Throwing exceptions to code that calls the ExecutionEngine.


I'm developing an OpenGL shader-like language, using LLVM as the JIT engine.
For some circumstances or exceptions I would like to abort the script, by
throwing an exception back to the code that called the

Initially I had problems throwing exceptions from functions called from the
JIT code, where the JIT code would handle the exceptions, but this was
solved by setting llvm::ExceptionHandling to true. However, now I'm trying
to abort the script all together, by throwing an (by the script) unhandled

As a proof-of-concept I used the online demo generator to generate C++ code
for the following script;

void test(void)
  throw -1;

I added llvm::ExceptionHandling = true, an ExecutionEngine and
try/catch(...) statements around the runFunction, and changed the
setTargetTriple to the correct value ("i386-apple-darwin"). The result is
the same to all my other experiments, in that it aborts with the message
"terminate called after throwing an instance of 'int'".
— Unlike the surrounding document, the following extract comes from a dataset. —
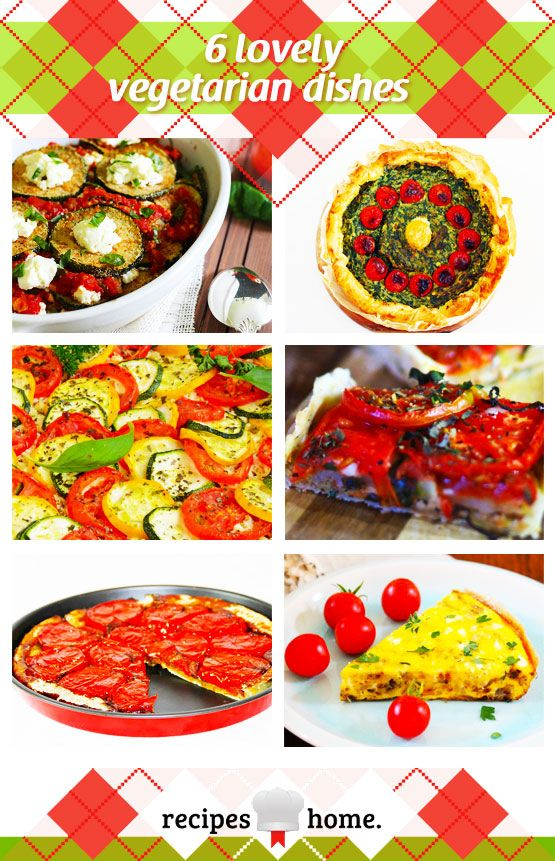 Pin by Patty & Lola on Food, Glorious Food | Pinterest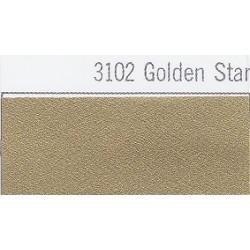 3102 Hvězdná zlatá plotrová fólie / Plotr Golden Star / mat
If I add a function that calls the same test() function (embraced by
try/catch(...)) from within the JIT, the exception is handled properly
within that function.

The questions are;

a) Is this a feasible way of aborting runnning JIT code,
b) Should it work, and if so, what am I doing wrong.
c) If not, are there any alternatives to abort running JIT code, even over
nested functions (apart from generating stubs function with try/catch
constructs to call the user-defined function.

Thanks in advance for your response,

Maarten Hoeben

PS: The stack backtrace is as follows;

#0 0x94586e42 in __kill ()
#1 0x94586e34 in kill$UNIX2003 ()
#2 0x945f923a in raise ()
#3 0x94605679 in abort ()
#4 0x91754005 in __gnu_cxx::__verbose_terminate_handler ()
#5 0x9175210c in __gxx_personality_v0 ()
#6 0x9175214b in std::terminate ()
#7 0x91752261 in __cxa_throw ()
#8 0x02080045 in ?? ()
#9 0x000056ef in main (argc=1, argv=0xbffff82c) at

PPS: I also tried to longjmp from the JIT code, back to my code, but this
ofcourse violates a lot of C++ stack cleanup rules.